# Aftermarket clearance lights



## AFM Contracting (Oct 4, 2006)

Is there a way to install clearance lights on a truck that didnt come with them? If so is it really hard to do?


----------



## Bruce'sEx (Sep 16, 2006)

I've looked into it, since I love clearance lights. 

It can be done, there are kits you can buy any many places. the difference being. (Talking gms here)

From what I was told When they are factory installed, the roof, the stamped sheet metal, comes with it made for the lights, nuts placed on the inner side, to screw into. cut holes for wiring, and I was told some support Nice gasket seals, plus they are wired in. 

Install them yourself, you have to cut in, for nuts and bolts, wiring. and well good chance you can get a leak, do it right likely you won't. The only other concern which is a small on but all that cuting, not that its much, could cut into something you should like a cross support? the roof span is large, and with out support that roof would flex. I high doubt the holes needed would affect it's strength but it's something to consider.

I've not done it myself, I like them, but not enough to cut holes, and chance leaks. But done right I'm sure no problems.


----------



## Proscapez LLC (Aug 9, 2006)

There are tools for making the holes in the roofs.
I know for a fact all of the fullsize Tahoe's with factory roof racks were installed at the dealership's, in 2001 and 2002.
They were installed during the service prep, and Gm suppied or sold them the tool to do it.
The dealership even had to lay out the pattern as to were the holes were supose to go.
I couldn't believe it, when I found that out.

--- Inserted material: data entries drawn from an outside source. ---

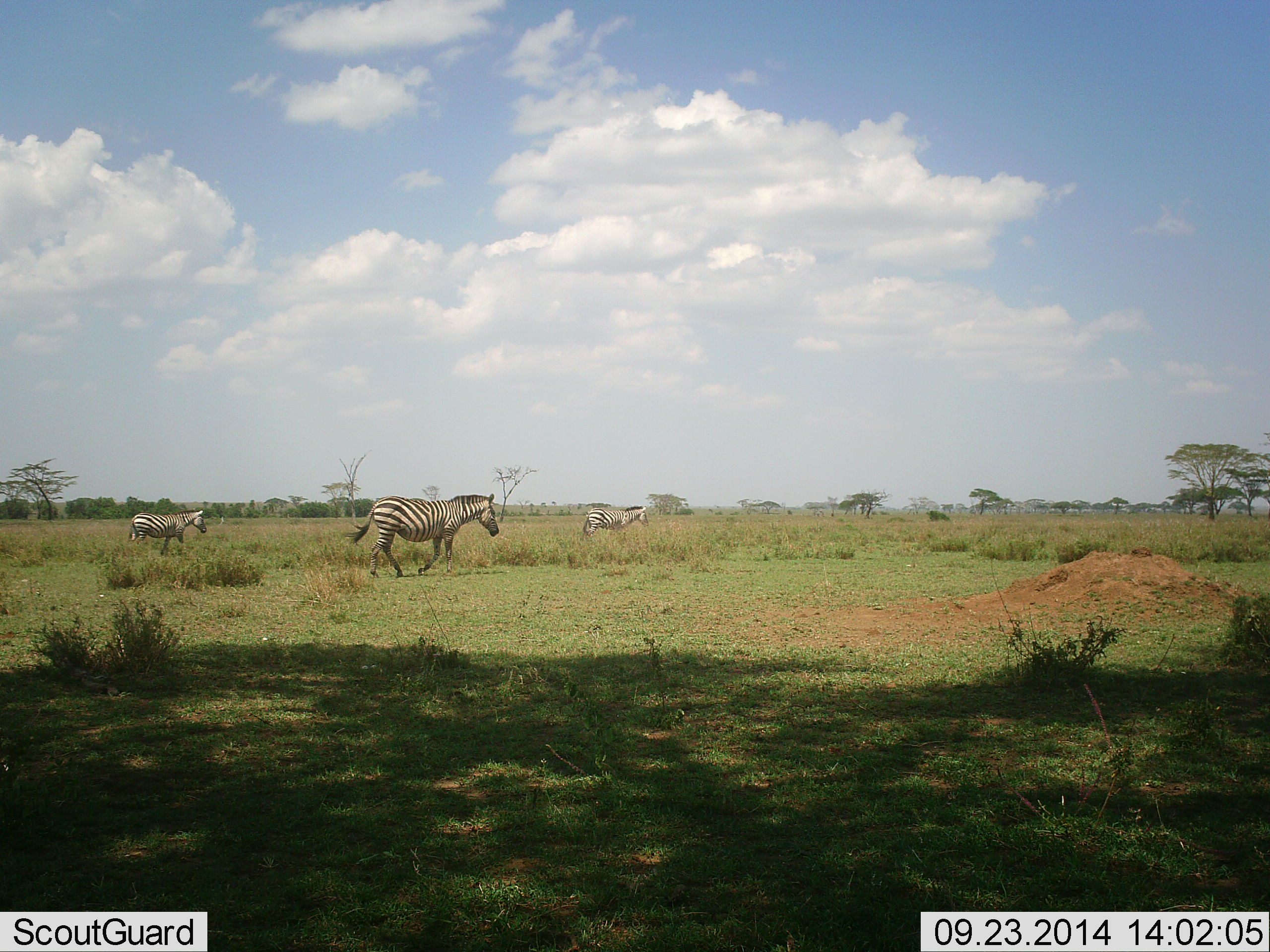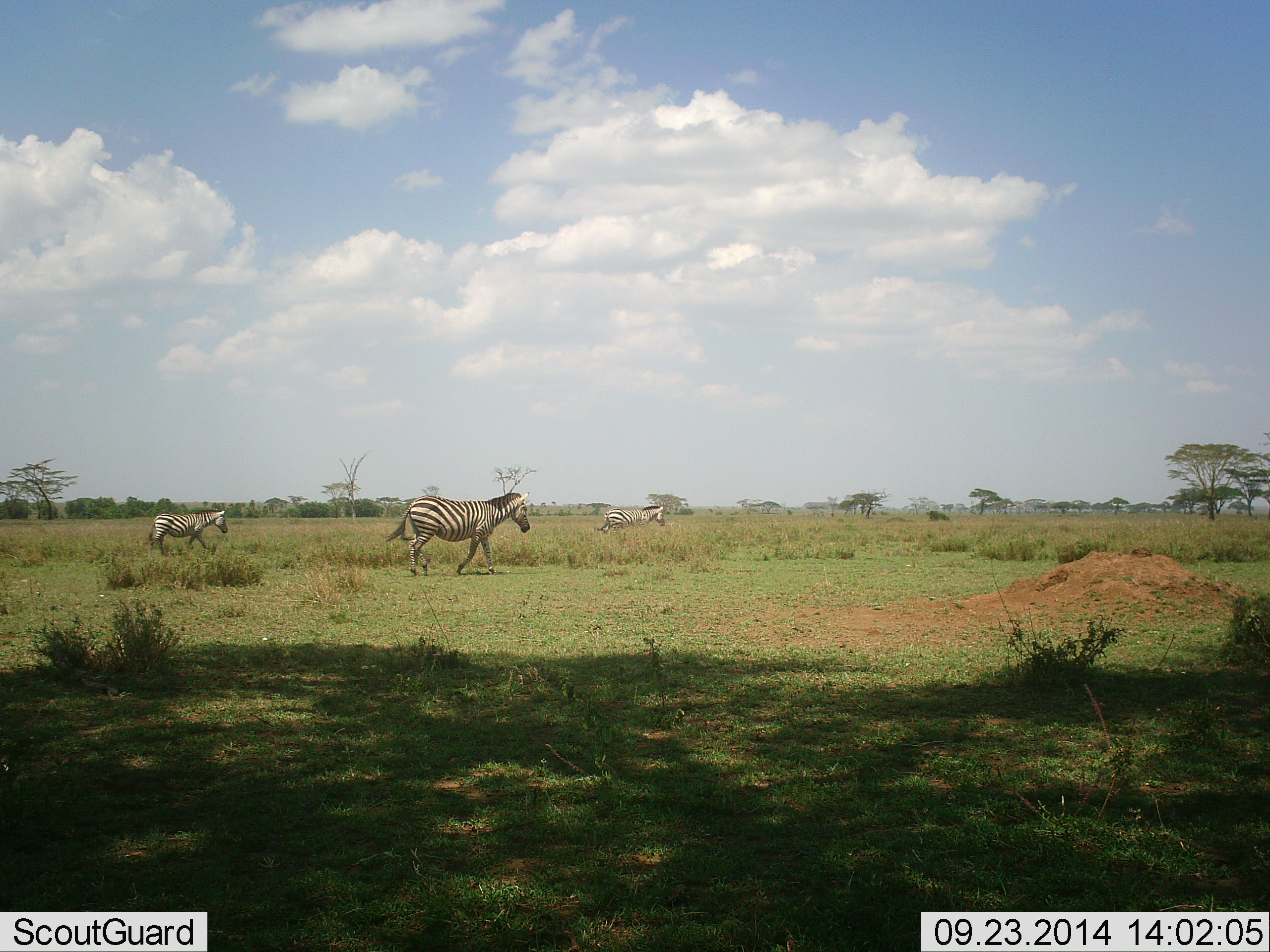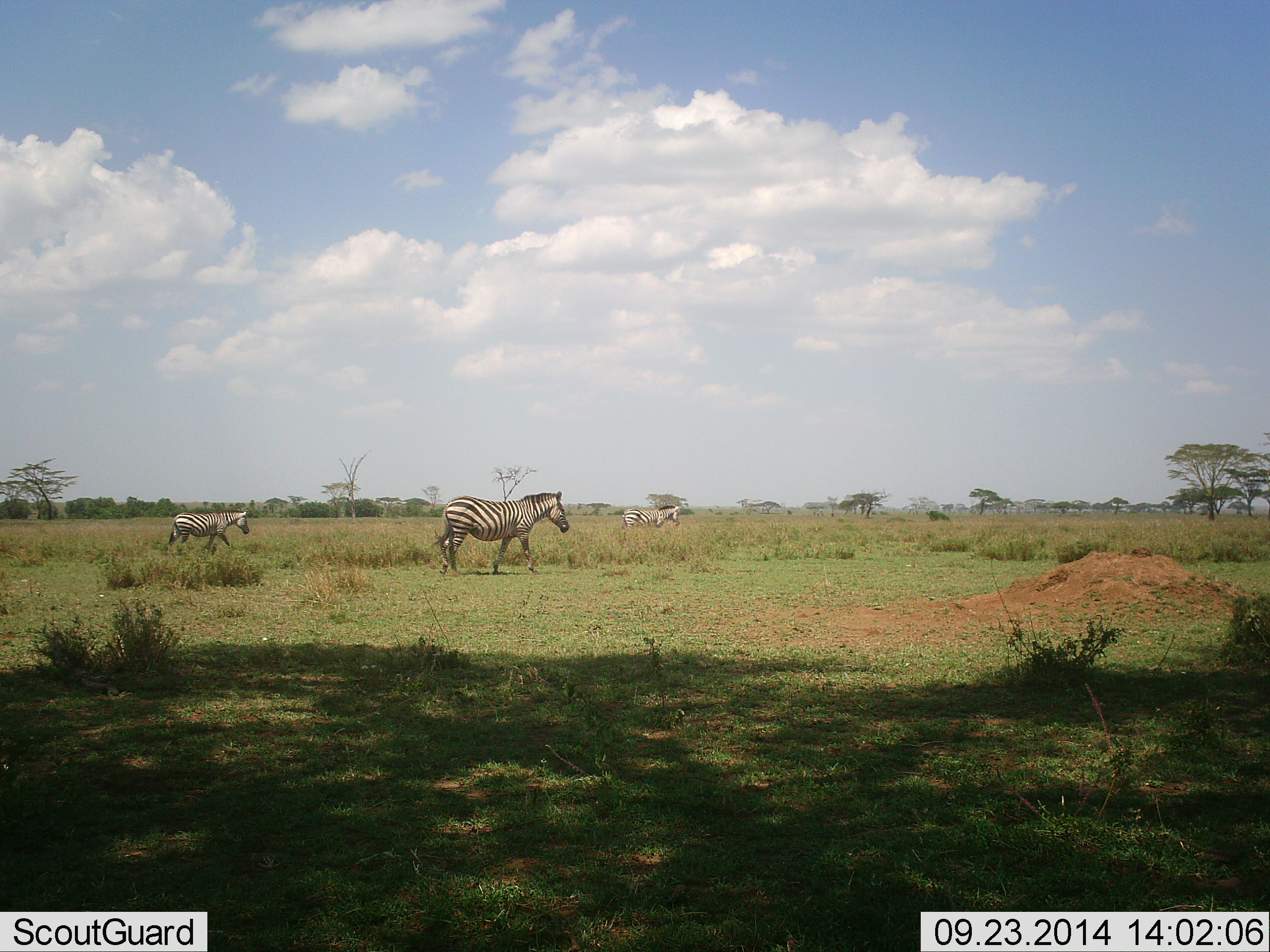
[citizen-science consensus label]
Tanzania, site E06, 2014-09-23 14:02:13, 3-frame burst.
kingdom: Animalia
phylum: Chordata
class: Mammalia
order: Perissodactyla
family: Equidae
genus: Equus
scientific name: Equus quagga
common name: plains zebra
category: zebra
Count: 3.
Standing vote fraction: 0%.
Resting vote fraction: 0%.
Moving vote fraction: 100%.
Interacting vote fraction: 0%.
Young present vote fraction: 0%.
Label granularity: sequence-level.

I bet if you talk to someone at your local dealership you could talk them in to making the holes for you. it only take a couple minutes with there tool.
As I remeber the holes looked like they were punch out with a press, but it was done with a small hand tool.


----------



## SnowGuy73 (Apr 7, 2003)

It can be done, it is a major pain in the ass but it can be done. Another option that you may want to consider is buying a moon visor, they have the lights in there and they are pretty easy to install.


----------



## fastjohnny (Nov 14, 2002)

*roof lights*

I'd call it a 3/10 ont the difficulty scale, It really is not that hard. Check dieselplace for some good instructions on chev HD series


----------



## Briarpatch Joe (Dec 27, 2006)

I did it on my HD. Didn't use factory lights--used aftermarket----no problem. Took 2 or 3 hrs including wiring


----------



## Doghouse2 (Oct 13, 2006)

I put the Recon clear marker lights and added (6 per side) luxeon led's as warning strobes as well. As stated, maybe a 3/10 on scale.


----------



## jglandscaping (Dec 31, 2004)

Bruce'sEx;330104 said:


> I've looked into it, since I love clearance lights.
> 
> It can be done, there are kits you can buy any many places. the difference being. (Talking gms here)
> 
> ...


The stock lights do not have nuts and bolts, they are a insert to hold the screw into the roof when it its installed. You are no where near the cross members and just make sure you pull the head liner down (before you get your hands dirty) to see where everything is. 
It is easy to do but I recommend finding someone with the lights so you can make a template. I made one off of the clearance lights on my 1 ton and did a little measuring. It took about 4 hours to do, taking our sweet time and triple checking everything we did. Wiring was a breeze, we just buzzed out a wire from the control switch to use as the power feed and grounded everything to the frame. 
Any questions, just PM me.
James


----------



## dieseld (Dec 30, 2005)

I have done 3 trucks so far. No problems with leaks. Do as jglanscaping said and make a template of a cab light and have another factory equipped truck near to triple check everything. Make sure you wash your hands before you take the headliner down!


----------



## bowtie_guy (Jan 1, 2004)

I've installed a set on my 98. Measured 3 to 4 times then drilled. Turned out sweet. Not many 1/2 tons with clearance lights.

I'm going to install some on my 06 eventually. Not sure about this upcomming summer but the next for sure. I really like the looks of them along with the rear bar center of the box above the bumper.


----------



## bowtie_guy (Jan 1, 2004)

Found a pic of my 98. Very old picture. Have had them now for 3 years.


----------



## lodogg89 (Jul 8, 2006)

anyone have a link on where some could be ordered from, do they make clear ones??


----------



## dieseld (Dec 30, 2005)

Recon makes the clear ones. You can find their ad in Diesel Power magazine. I know you can look on the internet easier but the magazine is awesome if you like to read at all.


----------



## flykelley (Dec 29, 2003)

Hi Guys
I added factory lights to my 05 2500 HD. Took about 2-3 hours and bought the factory harness and lights. Not a bad job to do but I had a pattern from work. I went back to the trim shop and use layout paper to make a templete. Took it home and taped it to the roof and started drilling. I have heard that most dealers also have a templete to do a dealer install light. Buy a GM and the wiring is just straight plug in on the right side of the dash. Down the A pillar and into the power supply. Nice and clean and no splicing into a headlight harness. The clips are square and come with the lights, so you drill a hole and then take a square file and file the corners away. Also make sure to drop that headliner so you don't drill through it. That will also give you a chance to route the wiring the proper way with the clips that are taped to the harness.

Good Luck Mike


----------



## 02DURAMAX (Dec 27, 2006)

Just last week i put Recon clear LED lights on my truck....but i already had them
(stock from dealer) just changed them....It took me 20minwesport


----------